685 1st Ave LLC v. Qiyuan Cai
This text of 2025 NY Slip Op 50721(U) (685 1st Ave LLC v. Qiyuan Cai) is published on Counsel Stack Legal Research, covering Civil Court Of The City Of New York, New York County primary law. Counsel Stack provides free access to over 12 million legal documents including statutes, case law, regulations, and constitutions.
Opinion
| 685 1st Ave LLC v Qiyuan Cai |
| 2025 NY Slip Op 50721(U) |
| Decided on May 5, 2025 |
| Civil Court Of The City Of New York, New York County |
| Meyers, J. |
| Published by New York State Law Reporting Bureau pursuant to Judiciary Law § 431. |
| This opinion is uncorrected and will not be published in the printed Official Reports. |
Decided on May 5, 2025
685 1st Ave LLC, Petitioner,
against Qiyuan Cai, "JOHN DOE" and "JANE DOE", Respondents. |
Index No. LT-318850-24/NY
Rose & Rose for Petitioner.
Adam R. Meyers, J.
Introduction
Petitioner commenced this holdover eviction proceeding after the expiration of an unregulated lease, without service of any notice under RPL § 226-c apprising Respondent of its intention not to renew the lease. Respondent failed to appear in court and an inquest was held. Petitioner argued at inquest that no pre-commencement notice was required insofar as Petitioner—who offered lease renewal to Respondent at a modest rent increase before commencing this proceeding—was not covered under § 226-c.
After reviewing the facts presented and the applicable law, the court disagrees. While Petitioner was not required to serve a § 226-c notice when it offered a renewal lease to Respondent at a rent increase of less than 5%, it was required to give notice when it changed its mind and determined not to renew Respondent's lease. Therefore, the proceeding must be dismissed.
Procedural Background and Inquest
This holdover eviction proceeding was commenced on October 25, 2024 (see Petition, NYSCEF Doc. No. 1), following the expiration of Respondent's lease for the premises—apparently an unregulated apartment exempt from coverage under 2024's Good Cause Eviction Law. Petitioner purports to have served the commencing papers upon Respondent on or around November 7, 2024, by conspicuous placement and mailing (see Affidavit of Service, NYSCEF Doc. No. 4).

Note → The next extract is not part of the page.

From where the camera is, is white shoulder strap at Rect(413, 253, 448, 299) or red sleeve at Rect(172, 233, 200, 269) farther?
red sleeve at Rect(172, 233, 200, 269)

Respondent failed to appear on the initial return date of November 19, 2024, and the proceeding was adjourned for inquest. A postcard reflecting the adjourned date was sent to [*2]Respondent by the court.
On the return date, Respondent again failed to appear and an inquest was held. At inquest, Petitioner called Jeannette Hiciano as its fact witness, and the court accepted into evidence the following exhibits:
• Ex 1 — Deed;
• Ex 2 — Condominium Declaration;
• Ex 3 — Temporary Certificate of Occupancy;
• Ex 4 — Multiple Dwelling Registration;
• Ex 5 — Original Lease (9/2023 — 9/2024);
• Ex 6 — Printout from On-Site reflecting the transmission of electronic lease renewal offers;
• Ex 7 — Lease Renewal Offer;
• Ex 8 — Rent Ledger.
Petitioner established, inter alia: that it was the landlord of the Premises; that it had a lease with Respondent for the period from September 15, 2023 through September 14, 2024; that Petitioner generates and distributes leases and lease renewal offers via a program called On-Site; that Respondent executed the initial lease electronically through On-Site after receiving login credentials by email; that Petitioner's management team prompted On-Site to send to Respondent lease renewal notices on June 30, August 2, August 21, August 23, and September 4, 2024; that Respondent never executed a renewal lease through On-Site; that Respondent's written lease provided for its term to end on September 14, 2024; and that thereafter the instant proceeding was commenced.
After the conclusion of Petitioner's proofs, the court inquired of Petitioner whether the electronic lease offers sent via On-Site satisfied Petitioner's obligations under Section 226-c of the Real Property Law. The court noted that the initial lease included language providing that
[a]ny notice, statement, demand or other communication required or permitted to be given[,] rendered or made by either party to the other, pursuant to this Lease or pursuant to any applicable law or requirement of public authority, shall be in writing (whether or not so stated elsewhere in this Lease) and shall be given by registered or certified mail, return receipt requested, or by overnight mail by a nationally recognized overnight carrier
(see Initial Lease, Exhibit 5, § 25). After a brief discussion, the proceeding was adjourned and the record held open for Petitioner to determine whether another document executed between the parties authorized electronic service. On the return date, Petitioner indicated that it had found no document authorizing electronic service of the § 226-c notice, but argued that under the circumstances presented no such notice was required.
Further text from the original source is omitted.